§ **TEXTE EXTRAIT**
MONTRÉAL – Il y a autant de façons d’analyser une situation que de paires d’yeux pour la contempler. Le plus récent dénouement dans la carrière de Gabriel Bourque en est un bon exemple.

Depuis qu’il a signé un contrat d’un an avec le Rocket de Laval, le vétéran de 30 ans a senti de l’étonnement et de la déception autour de lui. C’est que même s’il a plus de 400 matchs dans la Ligue nationale à son compteur et qu’il n’a pas joué à temps plein dans la Ligue américaine depuis bientôt cinq ans, son entente avec le club-école du Canadien ne le rend pas admissible à un rappel dans la LNH.

Bourque aborde tout ça d’un autre angle. Sachant que les opportunités n’abondaient pas la dernière fois qu’il avait sondé l’intérêt d’éventuels employeurs et considérant qu’il venait de passer un an loin de la game, ses attentes étaient modérées quant à son éventuel retour au jeu. Un contrat d’essai, une invitation de dernière minute au camp d’entraînement, était pas mal le meilleur scénario qu’il envisageait.

Alors ce signe d’intérêt réciproque de la part du Rocket, il le voit comme un petit cadeau tombé du ciel.

« J’avais demandé à mon agent de regarder du côté de Laval, je lui avais dit que j’aimerais vraiment aller là. Ça a pris à peu près un mois et il m’a rappelé avec une offre. J’étais vraiment content, c’est pas trop long que j’ai signé, racontait Bourque quelques jours après l’annonce de son embauche. Le monde dit : "ouais, c’est juste un contrat à un volet", mais c’est pas grave. Je veux juste recommencer à jouer au hockey du bon pied et avoir du fun. Ça fait longtemps que j’ai pas été aussi motivé pour une saison. »

Bourque sort d’une sabbatique semi-imposée, semi-volontaire. Lorsqu’il a constaté, après son unique saison chez les Jets de Winnipeg, qu’on ne s’arrachait pas ses services, il a pris l’audacieuse décision de se retirer du marché pour amorcer une réflexion sur son avenir. Sa femme, ses quatre enfants et lui ont défait leurs boîtes au chalet familial, dans la région de Rivière-du-Loup, et s’y sont installés pour l’hiver.    

Pendant deux mois, il n’a pas chaussé les patins. Une fois la déception initiale encaissée, il a mis le nez dehors et a renoué avec l’hiver québécois et la nature qui l’entourait. Il a fait de la raquette, du ski de fond, de la planche à neige. Il s’est mis à patiner sur le lac gelé.

§ **DOCUMENTS SOURCES**
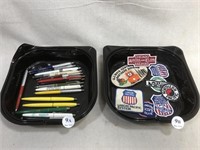 pens, patches, keyboards, playing cards
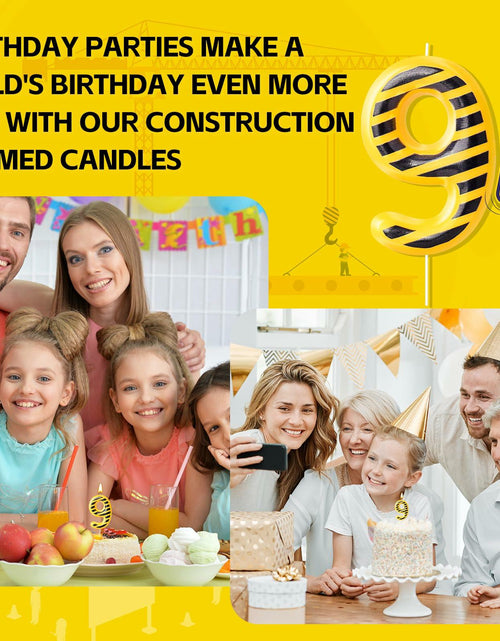 Load image into Gallery viewer, Construction Number 9 Birthday Candle Cake Topper Party Decoration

§ **CONSIGNE**
Poursuivez le texte sur le retour au jeu de Gabriel Bourque à partir de sa dernière phrase. La liste constitue un matériel distinct du texte.

§ **RÉPONSE ATTENDUE**
« Ça m’a rentré dedans un peu de ne pas avoir tant d’offres que ça, j’étais un peu malheureux. Mais après ça j’ai commencé à faire des activités, à décrocher du hockey. J’essayais de me mettre la tête ailleurs pis de vivre autre chose, résume-t-il. Je me suis ressourcé un peu. »

Avec sa femme, il s’est aussi penché sur des questions qu’il n’avait jusque-là qu’effleurées. Il a lu, beaucoup, pour tenter de défricher un peu ses projets d’avenir. Ses idées se sont éclaircies, il a fait des choix et commencé à placer ses pions.

« Tu y penses toujours un peu pendant que tu joues, mais là, on n’avait vraiment pas le choix de faire des plans », a-t-il réalisé.

Et quand il a recentré ses idées sur le court terme, il a réalisé que l’envie de jouer au hockey était revenue de vacances. Il a recommencé à s’entraîner plus sérieusement avec l’objectif de refaire son chemin vers les grandes ligues.

« On va arriver au camp et on verra, mais moi c’est sûr que je veux aller là et m’amuser. Le Rocket est une équipe gagnante et ça fait longtemps que j’ai pas gagné de championnat, alors ça serait le fun. Mais surtout, je veux me remettre à jouer, avoir du fun et être important pour une équipe. T’sais, quand tu joues deux, trois minutes par match, des fois tu te sens laissé de côté, c’est un peu plus dur. Cette année, je veux vraiment avoir du fun au hockey. »

« Après ça, on verra l’année prochaine. Si je peux me trouver un contrat à deux volets à quelque part, ça serait magnifique. Mais on va commencer par cette année. »

À Laval, Bourque devrait retrouver les conditions gagnantes pour remettre sa carrière sur les rails. Dans son souci de favoriser le développement des jeunes espoirs de l’organisation du Canadien, l’entraîneur Joël Bouchard a toujours fait une place de choix aux vétérans qui sont prêts à inclure l’avancement du projet collectif dans la poursuite de leurs objectifs individuels. Alex Belzile, un autre natif du Bas-St-Laurent que Bourque considère comme un ami, en est l’exemple parfait.

« J’ai joué avec lui à San Antonio et j’ai vu comment il a évolué depuis qu’il est ici. Ça fait une couple de fois que je jase avec lui et qu’il me dit que j’aimerais ça [à Laval], que [Bouchard] est mon genre de coach, que ça me ferait du bien. C’est sûr que c’est un point positif », dit celui qui est aussi familier avec le jeune défenseur Tristan Pomerleau.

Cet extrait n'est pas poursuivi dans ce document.